- Set exercise -
Format every line of the data below as a JSON list of strings, with one string per line and blank lines omitted.

Excerpts of spatial question data:
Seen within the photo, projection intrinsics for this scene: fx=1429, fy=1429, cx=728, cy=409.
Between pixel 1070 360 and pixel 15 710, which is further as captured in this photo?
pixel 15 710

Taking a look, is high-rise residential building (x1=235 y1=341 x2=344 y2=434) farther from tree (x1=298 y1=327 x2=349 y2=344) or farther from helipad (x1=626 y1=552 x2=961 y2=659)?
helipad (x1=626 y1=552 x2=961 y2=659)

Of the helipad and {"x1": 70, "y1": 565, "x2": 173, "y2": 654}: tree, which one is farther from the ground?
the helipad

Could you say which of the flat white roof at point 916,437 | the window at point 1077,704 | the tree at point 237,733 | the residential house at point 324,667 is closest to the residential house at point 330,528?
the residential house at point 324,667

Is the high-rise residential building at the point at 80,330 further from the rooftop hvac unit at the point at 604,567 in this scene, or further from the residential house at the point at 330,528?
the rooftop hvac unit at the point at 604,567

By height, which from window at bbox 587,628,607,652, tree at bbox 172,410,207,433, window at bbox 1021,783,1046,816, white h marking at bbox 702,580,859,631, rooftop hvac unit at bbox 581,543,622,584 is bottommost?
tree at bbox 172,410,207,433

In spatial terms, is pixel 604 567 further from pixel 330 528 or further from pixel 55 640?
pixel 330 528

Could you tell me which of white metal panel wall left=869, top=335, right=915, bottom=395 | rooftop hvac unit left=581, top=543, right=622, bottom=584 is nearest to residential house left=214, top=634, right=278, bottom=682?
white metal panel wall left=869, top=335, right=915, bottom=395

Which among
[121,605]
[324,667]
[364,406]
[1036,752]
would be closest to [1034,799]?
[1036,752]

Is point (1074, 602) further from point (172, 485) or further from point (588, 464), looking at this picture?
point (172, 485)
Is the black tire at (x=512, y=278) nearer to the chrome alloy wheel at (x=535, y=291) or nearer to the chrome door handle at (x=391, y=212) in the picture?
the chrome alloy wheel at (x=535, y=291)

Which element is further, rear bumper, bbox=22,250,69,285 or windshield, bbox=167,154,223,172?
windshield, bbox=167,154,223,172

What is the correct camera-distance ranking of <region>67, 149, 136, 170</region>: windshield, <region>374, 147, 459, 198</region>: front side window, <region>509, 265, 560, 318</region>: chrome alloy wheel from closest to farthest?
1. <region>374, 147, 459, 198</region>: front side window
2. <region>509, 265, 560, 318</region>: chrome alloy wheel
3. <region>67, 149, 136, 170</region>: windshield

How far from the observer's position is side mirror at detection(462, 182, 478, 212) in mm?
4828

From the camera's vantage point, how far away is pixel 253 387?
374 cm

- Task answer -
[
  "Seen within the photo, projection intrinsics for this scene: fx=1429, fy=1429, cx=728, cy=409.",
  "Between pixel 1070 360 and pixel 15 710, which is further as captured in this photo?",
  "pixel 15 710",
  "Taking a look, is high-rise residential building (x1=235 y1=341 x2=344 y2=434) farther from tree (x1=298 y1=327 x2=349 y2=344) or farther from helipad (x1=626 y1=552 x2=961 y2=659)?",
  "helipad (x1=626 y1=552 x2=961 y2=659)",
  "Of the helipad and {\"x1\": 70, \"y1\": 565, \"x2\": 173, \"y2\": 654}: tree, which one is farther from the ground?",
  "the helipad",
  "Could you say which of the flat white roof at point 916,437 | the window at point 1077,704 | the tree at point 237,733 | the residential house at point 324,667 is closest to the residential house at point 330,528?",
  "the residential house at point 324,667",
  "Is the high-rise residential building at the point at 80,330 further from the rooftop hvac unit at the point at 604,567 in this scene, or further from the residential house at the point at 330,528?",
  "the rooftop hvac unit at the point at 604,567",
  "By height, which from window at bbox 587,628,607,652, tree at bbox 172,410,207,433, window at bbox 1021,783,1046,816, white h marking at bbox 702,580,859,631, rooftop hvac unit at bbox 581,543,622,584 is bottommost?",
  "tree at bbox 172,410,207,433",
  "In spatial terms, is pixel 604 567 further from pixel 330 528 or further from pixel 55 640?",
  "pixel 330 528",
  "Could you tell me which of white metal panel wall left=869, top=335, right=915, bottom=395 | rooftop hvac unit left=581, top=543, right=622, bottom=584 is nearest to residential house left=214, top=634, right=278, bottom=682?",
  "white metal panel wall left=869, top=335, right=915, bottom=395",
  "Which among",
  "[121,605]",
  "[324,667]",
  "[364,406]",
  "[1036,752]",
  "would be closest to [1034,799]?",
  "[1036,752]",
  "Is point (1074, 602) further from point (172, 485) or further from point (588, 464), looking at this picture?",
  "point (172, 485)",
  "Is the black tire at (x=512, y=278) nearer to the chrome alloy wheel at (x=535, y=291) or nearer to the chrome door handle at (x=391, y=212) in the picture?",
  "the chrome alloy wheel at (x=535, y=291)",
  "Which element is further, rear bumper, bbox=22,250,69,285 or windshield, bbox=167,154,223,172?",
  "windshield, bbox=167,154,223,172",
  "What is the correct camera-distance ranking of <region>67, 149, 136, 170</region>: windshield, <region>374, 147, 459, 198</region>: front side window, <region>509, 265, 560, 318</region>: chrome alloy wheel from closest to farthest?",
  "1. <region>374, 147, 459, 198</region>: front side window",
  "2. <region>509, 265, 560, 318</region>: chrome alloy wheel",
  "3. <region>67, 149, 136, 170</region>: windshield",
  "How far from the observer's position is side mirror at detection(462, 182, 478, 212) in mm?",
  "4828",
  "From the camera's vantage point, how far away is pixel 253 387?",
  "374 cm"
]